Lundi 4 mai 2020 par Ralph Gambihler

Le temps des ouvriers

Tic, tac, tic, tac... Marx était incomplet : le prolétaire ne vend pas seulement sa force de travail, il vend son temps et s'en dépossède dans un rythme infernal: lever, pause, reprise de la chaîne, coucher. Le temps des ouvriers tel qu'Arte nous le fait revivre, c'est l'horloge qui le dicte. Le patron n'hésitait pas, d'ailleurs, à chronométrer autrefois le temps que l'ouvrier passait aux toilettes. Ou alors à trafiquer l'horloge pour allonger la cadence. Et quand celle du robot viendra tout supplanter, alors il faudra travailler encore plus vite.

Tic, tac, tic, tac... Bernard Lavilliers raconte cette épopée sans s'énerver, Élise Caron retrouve la même aisance que lors d'un spectacle passé sur la Commune de Paris pour faire revivre les chants révolutionnaires, et on n'oubliera pas de sitôt la rythmique clinique et hypnotique de Philippe Miller (Jeanne et le garçon formidable), tout comme ces séquences d'animation graphique qui disent mieux qu'un long discours ce qu'ont été dans le monde ouvrier européen les paramètres de l'exploitation au travail.
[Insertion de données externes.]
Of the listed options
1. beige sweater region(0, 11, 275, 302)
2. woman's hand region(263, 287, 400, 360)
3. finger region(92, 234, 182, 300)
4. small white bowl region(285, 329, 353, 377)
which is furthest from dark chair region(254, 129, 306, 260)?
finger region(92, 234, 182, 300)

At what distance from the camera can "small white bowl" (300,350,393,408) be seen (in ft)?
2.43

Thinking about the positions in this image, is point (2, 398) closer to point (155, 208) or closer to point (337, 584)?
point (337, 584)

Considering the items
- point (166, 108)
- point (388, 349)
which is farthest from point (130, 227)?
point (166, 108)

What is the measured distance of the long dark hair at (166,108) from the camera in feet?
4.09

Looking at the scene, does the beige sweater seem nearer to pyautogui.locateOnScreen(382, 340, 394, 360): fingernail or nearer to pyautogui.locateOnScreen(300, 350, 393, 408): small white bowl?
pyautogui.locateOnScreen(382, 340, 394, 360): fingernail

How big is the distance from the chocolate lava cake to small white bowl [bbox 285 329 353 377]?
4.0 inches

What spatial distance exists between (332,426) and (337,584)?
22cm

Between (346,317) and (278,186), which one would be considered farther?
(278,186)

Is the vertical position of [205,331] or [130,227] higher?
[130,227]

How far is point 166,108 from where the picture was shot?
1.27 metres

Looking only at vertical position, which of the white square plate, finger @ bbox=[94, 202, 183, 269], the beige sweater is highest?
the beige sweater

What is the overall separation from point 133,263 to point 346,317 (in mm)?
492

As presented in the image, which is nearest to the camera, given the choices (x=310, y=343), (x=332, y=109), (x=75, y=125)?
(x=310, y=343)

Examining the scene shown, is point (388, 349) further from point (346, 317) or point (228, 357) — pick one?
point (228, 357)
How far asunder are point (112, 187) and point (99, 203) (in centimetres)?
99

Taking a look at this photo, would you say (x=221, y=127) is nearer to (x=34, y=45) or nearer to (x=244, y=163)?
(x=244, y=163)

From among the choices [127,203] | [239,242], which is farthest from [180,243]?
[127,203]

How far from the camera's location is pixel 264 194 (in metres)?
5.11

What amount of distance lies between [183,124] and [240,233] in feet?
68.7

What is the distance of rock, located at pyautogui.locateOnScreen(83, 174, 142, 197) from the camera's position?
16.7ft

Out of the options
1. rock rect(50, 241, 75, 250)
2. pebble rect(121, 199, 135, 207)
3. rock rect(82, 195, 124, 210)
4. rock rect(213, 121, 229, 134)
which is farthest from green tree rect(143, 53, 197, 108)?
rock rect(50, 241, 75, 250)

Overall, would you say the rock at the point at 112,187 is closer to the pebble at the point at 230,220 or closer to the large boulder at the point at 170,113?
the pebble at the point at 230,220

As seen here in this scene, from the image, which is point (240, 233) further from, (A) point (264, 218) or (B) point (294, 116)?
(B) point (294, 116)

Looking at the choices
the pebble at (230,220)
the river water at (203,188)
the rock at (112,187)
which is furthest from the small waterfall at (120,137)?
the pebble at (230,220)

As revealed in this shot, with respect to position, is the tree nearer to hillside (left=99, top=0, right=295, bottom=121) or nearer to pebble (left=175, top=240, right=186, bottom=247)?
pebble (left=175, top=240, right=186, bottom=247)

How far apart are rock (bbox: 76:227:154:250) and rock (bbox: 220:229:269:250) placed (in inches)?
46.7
Tic, tac, tic, tac... L'Histoire avec sa majuscule suit le même mouvement, depuis les premières factories britanniques et leur duplication en Belgique. Même enchaînement dans les révoltes: les tisserands de Silésie, les luddites d'outre-Manche, ces briseurs de machines agissant en véritable société secrète... Français et Italiens seront tout aussi "chamailleurs", comme disait récemment un président de la République rattrapé par son mépris de classe. Il y a aussi cette image terrible, inouïe: l'ouvrier allemand les bras croisés devant Hitler en 1936, à Hambourg, quand tous ses collègues font le salut nazi

Tic, tac, tic, tac...  Entre le tic et le tac se nichent la fraternité dans les usines occupées, ou alors des formes de résistance plus larvées. La tradition de la "perruque" par exemple, lorsque l'ouvrier fabriquait subrepticement des objets pour soi avec des pièces trouvées dans l'atelier. Bref, ce temps enlevé au patron. L'auteur de ses lignes se souvient encore du jeu de solitaire tout en métal que son père lui avait ramené, un soir...

Le reste relève d'un mal-être -voire d'une souffrance- au travail qui n'a pas d'âge, ce "tic, tac, tic, tac..." de l'aliénation qui vibre toujours dans les mots de Christian Corouge l'ex-ouvrier de Peugeot-Sochaux, Ghislaine Tormos qui mena la lutte à PSA/Aulnay ou encore Joseph Ponthus qui parle si bien de la déconstruction de soi dans un grand abattoir breton. Le temps s'égrène jusqu'à la disparition d'un monde et d'une conscience, jusqu'à ce que l'usine devienne une friche industrielle et la friche une attraction pour touristes. Nulle idéalisation, pourtant. Il est aussi question dans Le temps des ouvriers de ces moments où une classe sociale échappe au mythe censé la transfigurer: le ralliement au camp de la guerre en 1914, le rejet du mineur polonais, le travailleur qui bat sa femme...

Né à Prague, le réalisateur, Stan Neumann, n'oublie pas non plus de mentionner la répression des grèves à Berlin-Est en 1953, la tragédie hongroise de 1956 (dernier pays en Europe où des ouvriers prirent les armes...), ou encore l'écrasement de Solidarnosc en Pologne que le montage rapproche, dans un collage à la Chris Marker, de la grève durement réprimée des mineurs anglais sous Margaret Thatcher. L'épopée est aussi mélancolique que stimulante, surtout au moment où ce qui reste d'usines est à l'arrêt et où d'autres "premiers de corvée" s'avèrent si indispensables en ces temps corona-troublés, quand c'est un virus qui à son tour fait tic, tac, tic, tac...

Le temps des ouvriers, documentaire en quatre volets de Stan Neumann. En replay sur Arte jusqu'au 26 juin.